WHAT THIS TASK INVOLVES: Set out every line of the records below as a Markdown table with two columns, Row and Text, numbering each row and skipping blank lines. Leave the pictures out of the table.

ROWS start

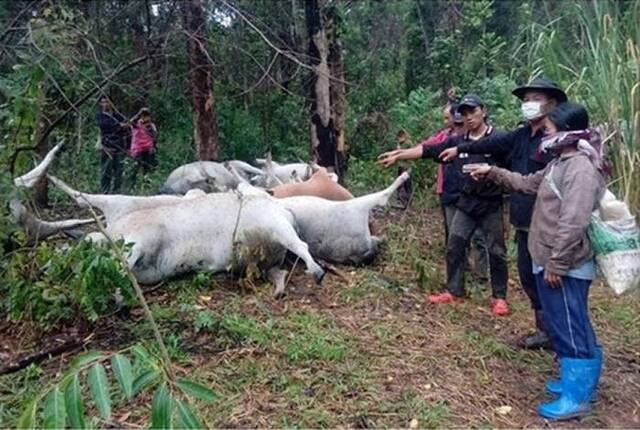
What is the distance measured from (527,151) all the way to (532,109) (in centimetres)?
37

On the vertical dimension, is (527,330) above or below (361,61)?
below

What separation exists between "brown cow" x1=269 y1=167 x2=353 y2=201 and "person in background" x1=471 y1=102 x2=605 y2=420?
3062mm

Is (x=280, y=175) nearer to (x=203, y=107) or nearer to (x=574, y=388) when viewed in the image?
(x=203, y=107)

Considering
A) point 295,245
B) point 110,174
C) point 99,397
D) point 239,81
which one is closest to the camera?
point 99,397

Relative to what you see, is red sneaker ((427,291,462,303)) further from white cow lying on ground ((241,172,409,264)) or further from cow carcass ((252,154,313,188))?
cow carcass ((252,154,313,188))

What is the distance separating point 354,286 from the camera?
18.7ft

ROWS end

PROBLEM SOLUTION:
| Row | Text |
|---|---|
| 1 | What is the distance measured from (527,151) all the way to (532,109) (in centimetres)? |
| 2 | 37 |
| 3 | On the vertical dimension, is (527,330) above or below (361,61)? |
| 4 | below |
| 5 | What separation exists between "brown cow" x1=269 y1=167 x2=353 y2=201 and "person in background" x1=471 y1=102 x2=605 y2=420? |
| 6 | 3062mm |
| 7 | Is (x=280, y=175) nearer to (x=203, y=107) or nearer to (x=574, y=388) when viewed in the image? |
| 8 | (x=203, y=107) |
| 9 | Considering |
| 10 | A) point 295,245 |
| 11 | B) point 110,174 |
| 12 | C) point 99,397 |
| 13 | D) point 239,81 |
| 14 | which one is closest to the camera? |
| 15 | point 99,397 |
| 16 | Relative to what you see, is red sneaker ((427,291,462,303)) further from white cow lying on ground ((241,172,409,264)) or further from cow carcass ((252,154,313,188))? |
| 17 | cow carcass ((252,154,313,188)) |
| 18 | What is the distance separating point 354,286 from the camera? |
| 19 | 18.7ft |